══ Supplied information
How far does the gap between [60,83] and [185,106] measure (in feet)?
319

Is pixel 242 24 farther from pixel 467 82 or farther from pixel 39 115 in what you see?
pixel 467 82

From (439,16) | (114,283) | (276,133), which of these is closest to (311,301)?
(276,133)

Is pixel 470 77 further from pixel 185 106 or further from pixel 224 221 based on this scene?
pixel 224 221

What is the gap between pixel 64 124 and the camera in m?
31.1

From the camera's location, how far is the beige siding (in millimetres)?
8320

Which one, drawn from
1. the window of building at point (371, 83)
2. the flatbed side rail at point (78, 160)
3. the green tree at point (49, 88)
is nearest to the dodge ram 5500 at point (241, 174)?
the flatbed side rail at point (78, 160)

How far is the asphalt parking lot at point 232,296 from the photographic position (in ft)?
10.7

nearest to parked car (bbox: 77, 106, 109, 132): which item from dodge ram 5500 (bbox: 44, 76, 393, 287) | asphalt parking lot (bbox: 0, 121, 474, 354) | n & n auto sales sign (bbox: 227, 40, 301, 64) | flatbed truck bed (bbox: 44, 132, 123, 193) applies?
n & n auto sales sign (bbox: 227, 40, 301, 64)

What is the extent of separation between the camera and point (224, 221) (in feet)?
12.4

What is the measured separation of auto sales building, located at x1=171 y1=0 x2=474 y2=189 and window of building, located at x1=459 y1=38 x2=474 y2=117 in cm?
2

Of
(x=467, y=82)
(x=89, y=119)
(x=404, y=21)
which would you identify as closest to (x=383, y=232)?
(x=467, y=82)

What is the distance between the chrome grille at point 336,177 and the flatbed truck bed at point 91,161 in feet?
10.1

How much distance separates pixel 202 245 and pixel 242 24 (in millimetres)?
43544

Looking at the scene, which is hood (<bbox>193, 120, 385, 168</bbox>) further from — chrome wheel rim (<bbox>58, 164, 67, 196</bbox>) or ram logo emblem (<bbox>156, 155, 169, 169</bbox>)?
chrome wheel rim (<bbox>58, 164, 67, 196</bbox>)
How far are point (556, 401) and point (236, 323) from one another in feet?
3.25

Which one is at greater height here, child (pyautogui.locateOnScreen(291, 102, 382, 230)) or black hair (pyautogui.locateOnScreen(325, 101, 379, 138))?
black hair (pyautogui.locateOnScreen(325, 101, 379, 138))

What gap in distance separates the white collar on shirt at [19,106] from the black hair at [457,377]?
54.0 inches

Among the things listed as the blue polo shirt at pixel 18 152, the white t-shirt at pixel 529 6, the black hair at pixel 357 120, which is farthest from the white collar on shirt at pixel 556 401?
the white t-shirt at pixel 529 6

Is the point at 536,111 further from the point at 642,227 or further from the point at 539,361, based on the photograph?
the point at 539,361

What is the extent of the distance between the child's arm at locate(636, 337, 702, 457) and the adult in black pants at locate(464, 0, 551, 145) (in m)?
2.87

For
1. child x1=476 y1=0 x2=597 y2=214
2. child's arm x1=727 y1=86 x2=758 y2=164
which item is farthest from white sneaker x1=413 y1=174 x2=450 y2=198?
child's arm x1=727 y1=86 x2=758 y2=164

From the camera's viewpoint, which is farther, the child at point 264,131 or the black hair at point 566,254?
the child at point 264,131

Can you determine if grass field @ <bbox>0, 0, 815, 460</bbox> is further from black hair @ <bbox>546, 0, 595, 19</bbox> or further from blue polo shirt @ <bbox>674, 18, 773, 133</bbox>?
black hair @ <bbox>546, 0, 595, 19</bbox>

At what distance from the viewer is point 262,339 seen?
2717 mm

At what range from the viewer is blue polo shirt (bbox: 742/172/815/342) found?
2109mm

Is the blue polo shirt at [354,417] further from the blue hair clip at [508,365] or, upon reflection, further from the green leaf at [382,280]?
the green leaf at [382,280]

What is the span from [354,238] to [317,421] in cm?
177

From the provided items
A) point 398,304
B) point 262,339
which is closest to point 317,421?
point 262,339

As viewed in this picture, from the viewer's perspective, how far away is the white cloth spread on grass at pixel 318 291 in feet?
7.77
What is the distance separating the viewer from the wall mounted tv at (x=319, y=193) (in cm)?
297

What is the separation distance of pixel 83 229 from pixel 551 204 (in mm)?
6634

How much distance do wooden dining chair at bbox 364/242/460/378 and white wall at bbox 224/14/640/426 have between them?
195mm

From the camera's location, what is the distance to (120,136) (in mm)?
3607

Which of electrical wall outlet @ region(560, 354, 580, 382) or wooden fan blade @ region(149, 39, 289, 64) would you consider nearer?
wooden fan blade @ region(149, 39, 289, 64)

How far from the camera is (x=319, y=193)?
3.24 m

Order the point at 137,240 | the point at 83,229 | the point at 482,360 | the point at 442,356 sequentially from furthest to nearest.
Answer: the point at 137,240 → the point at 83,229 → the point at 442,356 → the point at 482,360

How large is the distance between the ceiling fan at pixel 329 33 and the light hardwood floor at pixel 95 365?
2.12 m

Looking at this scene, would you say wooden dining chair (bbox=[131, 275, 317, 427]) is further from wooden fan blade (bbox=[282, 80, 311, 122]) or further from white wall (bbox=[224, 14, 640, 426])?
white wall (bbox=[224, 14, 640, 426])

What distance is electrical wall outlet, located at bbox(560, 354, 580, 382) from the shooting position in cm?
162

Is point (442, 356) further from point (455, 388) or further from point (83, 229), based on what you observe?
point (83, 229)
════
» **Written problem**
Locate "How large is" in the data above. Then repeat, exactly, its line and each line after it through the last, adding nothing.

» **Task result**
How large is the distance between the ceiling fan at pixel 329 33 and the light hardwood floor at pixel 95 365?
2.12 m

Looking at this scene, would you say wooden dining chair (bbox=[131, 275, 317, 427]) is further from wooden fan blade (bbox=[282, 80, 311, 122]) or further from white wall (bbox=[224, 14, 640, 426])?
white wall (bbox=[224, 14, 640, 426])

What distance is electrical wall outlet, located at bbox(560, 354, 580, 382) from the shooting position in cm?
162

Is point (442, 356) further from point (455, 388) or further from point (83, 229), based on what you observe?
point (83, 229)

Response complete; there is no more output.